1. A halogen-free flame-retardant heat-shrinkable tube comprising: an outer layer mainly made of polyolefin resin blended at the ratio of 100 parts by weight of a polyolefin resin and 100 to 250 parts by weight of metal hydroxide or metal hydroxide that is surface-treated with a silane coupling agent; and an inner layer mainly made of polyolefin resin blended at the ratio of 100 parts by weight of a polyolefin resin and 100 to 250 parts by weight of metal hydroxide which is surface-treated with an anionic surface-active agent, wherein the thickness of the outer layer is 50% or less of the total thickness of the tube.

2. A halogen-free flame-retardant heat-shrinkable tube according to claim 1, wherein the metal hydroxide is magnesium hydroxide.

3. A halogen-free flame-retardant heat-shrinkable tube according to claim 1 or 2, wherein the shrinkage ratio is 1.5 or more at a heating temperature of 150° C. and a heating time of 10 minutes.
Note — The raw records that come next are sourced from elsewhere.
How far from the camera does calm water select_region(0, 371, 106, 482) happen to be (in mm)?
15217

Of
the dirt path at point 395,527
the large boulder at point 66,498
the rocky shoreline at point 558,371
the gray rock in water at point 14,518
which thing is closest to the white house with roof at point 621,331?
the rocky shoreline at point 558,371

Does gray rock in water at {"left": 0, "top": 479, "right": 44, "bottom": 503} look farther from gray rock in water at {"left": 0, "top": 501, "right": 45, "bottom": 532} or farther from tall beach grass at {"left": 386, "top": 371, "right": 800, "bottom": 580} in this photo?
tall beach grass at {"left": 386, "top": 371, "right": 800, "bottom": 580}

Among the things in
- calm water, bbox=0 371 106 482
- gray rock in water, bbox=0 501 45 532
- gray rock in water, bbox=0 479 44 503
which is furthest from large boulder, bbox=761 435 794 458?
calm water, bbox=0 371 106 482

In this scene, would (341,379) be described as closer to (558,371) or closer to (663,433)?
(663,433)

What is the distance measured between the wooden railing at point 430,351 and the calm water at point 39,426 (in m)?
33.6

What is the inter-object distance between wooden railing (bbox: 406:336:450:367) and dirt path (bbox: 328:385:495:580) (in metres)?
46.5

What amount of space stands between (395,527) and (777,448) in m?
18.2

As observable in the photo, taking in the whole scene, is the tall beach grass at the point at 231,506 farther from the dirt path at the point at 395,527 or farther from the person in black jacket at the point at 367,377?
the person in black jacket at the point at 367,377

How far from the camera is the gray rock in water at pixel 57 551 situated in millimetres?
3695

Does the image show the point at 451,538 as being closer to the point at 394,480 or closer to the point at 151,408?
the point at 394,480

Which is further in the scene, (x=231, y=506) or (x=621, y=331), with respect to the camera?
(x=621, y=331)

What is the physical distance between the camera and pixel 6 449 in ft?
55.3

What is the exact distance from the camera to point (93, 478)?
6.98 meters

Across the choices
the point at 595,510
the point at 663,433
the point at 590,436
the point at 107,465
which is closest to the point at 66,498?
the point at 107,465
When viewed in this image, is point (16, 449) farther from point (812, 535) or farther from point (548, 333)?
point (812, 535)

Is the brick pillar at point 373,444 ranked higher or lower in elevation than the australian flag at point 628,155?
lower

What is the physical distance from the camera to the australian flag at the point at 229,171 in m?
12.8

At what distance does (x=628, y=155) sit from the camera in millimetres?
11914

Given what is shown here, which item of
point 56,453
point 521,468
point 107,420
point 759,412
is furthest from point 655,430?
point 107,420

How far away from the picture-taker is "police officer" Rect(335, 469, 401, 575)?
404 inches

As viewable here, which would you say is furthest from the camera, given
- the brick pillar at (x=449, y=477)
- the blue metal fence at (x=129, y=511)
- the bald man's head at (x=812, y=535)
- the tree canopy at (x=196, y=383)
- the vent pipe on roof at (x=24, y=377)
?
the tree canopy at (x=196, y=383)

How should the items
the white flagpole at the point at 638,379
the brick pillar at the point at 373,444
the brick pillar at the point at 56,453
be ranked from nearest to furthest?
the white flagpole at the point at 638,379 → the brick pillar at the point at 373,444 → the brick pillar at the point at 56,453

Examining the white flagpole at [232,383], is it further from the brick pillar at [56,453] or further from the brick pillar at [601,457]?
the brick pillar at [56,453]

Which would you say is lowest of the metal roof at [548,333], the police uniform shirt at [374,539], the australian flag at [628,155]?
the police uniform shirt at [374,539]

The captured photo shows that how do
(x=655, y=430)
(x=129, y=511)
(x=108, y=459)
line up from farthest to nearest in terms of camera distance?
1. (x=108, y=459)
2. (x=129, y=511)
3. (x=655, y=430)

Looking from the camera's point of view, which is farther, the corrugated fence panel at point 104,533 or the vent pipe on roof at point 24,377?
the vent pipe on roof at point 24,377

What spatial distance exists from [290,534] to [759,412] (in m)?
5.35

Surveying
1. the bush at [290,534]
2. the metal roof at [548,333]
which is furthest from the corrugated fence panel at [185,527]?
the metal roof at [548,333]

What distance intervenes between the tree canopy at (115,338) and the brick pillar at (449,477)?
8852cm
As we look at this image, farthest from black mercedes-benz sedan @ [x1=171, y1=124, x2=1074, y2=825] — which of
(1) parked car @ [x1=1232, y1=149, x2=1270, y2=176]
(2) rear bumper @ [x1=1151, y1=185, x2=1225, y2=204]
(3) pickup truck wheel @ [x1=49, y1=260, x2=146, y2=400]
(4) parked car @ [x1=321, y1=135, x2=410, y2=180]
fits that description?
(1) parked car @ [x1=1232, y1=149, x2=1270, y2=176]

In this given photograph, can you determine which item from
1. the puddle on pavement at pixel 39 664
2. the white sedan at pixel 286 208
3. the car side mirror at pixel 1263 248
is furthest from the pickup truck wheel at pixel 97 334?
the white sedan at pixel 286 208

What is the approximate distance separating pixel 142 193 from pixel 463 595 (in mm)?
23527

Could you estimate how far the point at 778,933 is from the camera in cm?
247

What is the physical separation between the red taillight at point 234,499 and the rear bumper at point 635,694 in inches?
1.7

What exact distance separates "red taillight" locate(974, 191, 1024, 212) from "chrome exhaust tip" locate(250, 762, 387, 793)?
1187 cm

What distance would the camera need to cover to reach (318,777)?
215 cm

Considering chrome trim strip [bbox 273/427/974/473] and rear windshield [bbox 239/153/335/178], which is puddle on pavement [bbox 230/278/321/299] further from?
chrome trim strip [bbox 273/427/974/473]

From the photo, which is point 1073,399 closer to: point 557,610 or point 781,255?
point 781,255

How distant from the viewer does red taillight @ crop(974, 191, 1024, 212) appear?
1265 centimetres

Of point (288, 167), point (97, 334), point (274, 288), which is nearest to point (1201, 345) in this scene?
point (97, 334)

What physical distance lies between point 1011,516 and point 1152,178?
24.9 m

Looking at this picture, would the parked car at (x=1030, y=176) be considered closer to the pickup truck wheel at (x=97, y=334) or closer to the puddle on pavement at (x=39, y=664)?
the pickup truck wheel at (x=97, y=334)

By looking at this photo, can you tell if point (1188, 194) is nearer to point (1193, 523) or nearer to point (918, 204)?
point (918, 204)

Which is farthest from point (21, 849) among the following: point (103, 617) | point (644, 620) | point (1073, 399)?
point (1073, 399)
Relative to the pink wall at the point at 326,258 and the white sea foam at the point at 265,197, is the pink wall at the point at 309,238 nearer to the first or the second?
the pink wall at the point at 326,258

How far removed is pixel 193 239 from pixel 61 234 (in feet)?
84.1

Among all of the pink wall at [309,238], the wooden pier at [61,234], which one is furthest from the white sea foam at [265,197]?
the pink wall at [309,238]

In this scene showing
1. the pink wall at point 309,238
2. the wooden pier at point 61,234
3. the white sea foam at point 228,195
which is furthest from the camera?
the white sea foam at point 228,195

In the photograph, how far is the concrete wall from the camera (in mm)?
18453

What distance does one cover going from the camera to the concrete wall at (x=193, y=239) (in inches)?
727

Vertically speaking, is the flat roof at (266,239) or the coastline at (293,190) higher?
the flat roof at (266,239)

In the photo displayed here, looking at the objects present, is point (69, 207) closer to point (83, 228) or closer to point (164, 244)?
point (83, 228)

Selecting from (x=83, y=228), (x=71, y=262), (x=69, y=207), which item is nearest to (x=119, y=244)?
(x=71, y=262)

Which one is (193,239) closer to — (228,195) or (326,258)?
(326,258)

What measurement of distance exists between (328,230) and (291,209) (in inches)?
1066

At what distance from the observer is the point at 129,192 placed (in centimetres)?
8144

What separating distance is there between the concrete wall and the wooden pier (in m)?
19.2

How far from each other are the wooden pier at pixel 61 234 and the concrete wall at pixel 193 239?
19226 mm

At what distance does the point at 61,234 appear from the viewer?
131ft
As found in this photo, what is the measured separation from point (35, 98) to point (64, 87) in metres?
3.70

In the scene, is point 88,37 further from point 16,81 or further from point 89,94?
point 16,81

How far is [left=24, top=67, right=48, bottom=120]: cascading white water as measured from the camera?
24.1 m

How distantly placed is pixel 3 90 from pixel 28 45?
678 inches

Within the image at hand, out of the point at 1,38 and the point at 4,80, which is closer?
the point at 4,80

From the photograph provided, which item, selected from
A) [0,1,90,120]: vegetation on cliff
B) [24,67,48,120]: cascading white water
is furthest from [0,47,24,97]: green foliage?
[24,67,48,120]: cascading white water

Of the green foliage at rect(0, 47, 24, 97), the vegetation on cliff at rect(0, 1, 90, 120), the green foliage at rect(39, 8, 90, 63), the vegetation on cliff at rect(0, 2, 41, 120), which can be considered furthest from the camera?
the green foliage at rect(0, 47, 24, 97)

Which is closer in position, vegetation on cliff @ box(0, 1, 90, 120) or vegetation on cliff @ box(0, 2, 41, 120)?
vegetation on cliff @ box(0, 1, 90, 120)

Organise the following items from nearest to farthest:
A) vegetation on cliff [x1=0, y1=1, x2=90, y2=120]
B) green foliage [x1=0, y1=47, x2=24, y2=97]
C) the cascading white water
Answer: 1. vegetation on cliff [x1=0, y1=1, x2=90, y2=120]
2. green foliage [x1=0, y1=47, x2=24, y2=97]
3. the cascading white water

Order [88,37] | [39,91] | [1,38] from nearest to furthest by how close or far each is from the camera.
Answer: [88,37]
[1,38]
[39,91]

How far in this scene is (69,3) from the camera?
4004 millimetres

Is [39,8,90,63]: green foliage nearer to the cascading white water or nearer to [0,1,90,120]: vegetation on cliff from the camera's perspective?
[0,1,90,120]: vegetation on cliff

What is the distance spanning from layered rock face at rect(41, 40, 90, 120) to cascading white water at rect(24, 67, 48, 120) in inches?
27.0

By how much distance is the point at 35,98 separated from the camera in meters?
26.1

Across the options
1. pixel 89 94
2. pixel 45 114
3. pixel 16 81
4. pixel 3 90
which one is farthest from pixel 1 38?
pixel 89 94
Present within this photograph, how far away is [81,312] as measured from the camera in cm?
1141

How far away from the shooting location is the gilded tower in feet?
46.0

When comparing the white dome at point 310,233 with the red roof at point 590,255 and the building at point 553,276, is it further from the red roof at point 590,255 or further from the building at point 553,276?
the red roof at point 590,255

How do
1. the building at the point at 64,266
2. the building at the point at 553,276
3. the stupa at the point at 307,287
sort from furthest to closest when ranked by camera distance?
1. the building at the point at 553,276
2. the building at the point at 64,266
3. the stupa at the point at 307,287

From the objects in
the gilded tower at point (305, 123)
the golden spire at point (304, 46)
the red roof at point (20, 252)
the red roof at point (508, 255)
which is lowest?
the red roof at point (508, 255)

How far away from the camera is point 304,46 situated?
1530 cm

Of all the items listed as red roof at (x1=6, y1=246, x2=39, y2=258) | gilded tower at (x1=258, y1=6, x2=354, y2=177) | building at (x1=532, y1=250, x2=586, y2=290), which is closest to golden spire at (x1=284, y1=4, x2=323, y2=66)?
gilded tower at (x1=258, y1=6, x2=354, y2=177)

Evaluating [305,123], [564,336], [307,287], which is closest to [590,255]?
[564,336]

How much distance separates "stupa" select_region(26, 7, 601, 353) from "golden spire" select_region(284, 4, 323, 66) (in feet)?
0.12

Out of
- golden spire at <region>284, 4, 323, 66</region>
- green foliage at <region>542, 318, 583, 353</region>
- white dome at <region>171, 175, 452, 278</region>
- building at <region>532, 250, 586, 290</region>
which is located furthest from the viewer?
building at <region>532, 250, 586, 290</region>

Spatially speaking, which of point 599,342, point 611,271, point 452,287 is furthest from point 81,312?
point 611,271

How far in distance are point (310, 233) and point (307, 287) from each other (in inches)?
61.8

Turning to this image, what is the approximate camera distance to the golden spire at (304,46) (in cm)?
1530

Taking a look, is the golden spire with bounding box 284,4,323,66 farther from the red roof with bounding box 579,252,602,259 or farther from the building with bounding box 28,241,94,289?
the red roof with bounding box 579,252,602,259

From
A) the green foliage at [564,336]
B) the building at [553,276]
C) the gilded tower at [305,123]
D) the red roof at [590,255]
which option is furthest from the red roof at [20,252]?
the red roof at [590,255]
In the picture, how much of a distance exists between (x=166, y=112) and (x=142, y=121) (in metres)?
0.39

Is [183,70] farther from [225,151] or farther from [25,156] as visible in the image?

4. A method for making the flame-retardant heat-shrinkable tube according to claim 1, comprising the steps of: separately preparing a compound for making the outer layer and a compound for making the inner layer; pelletizing the compounds to make outer-layer pellets and inner-layer pellets, respectively; forming the inner-layer and outer-layer pellets into a dual wall tube by a melt-extruding process; subjecting the resulting dual wall tube to ionizing-radiation crosslinking; and heat expanding the resulting dual wall tube.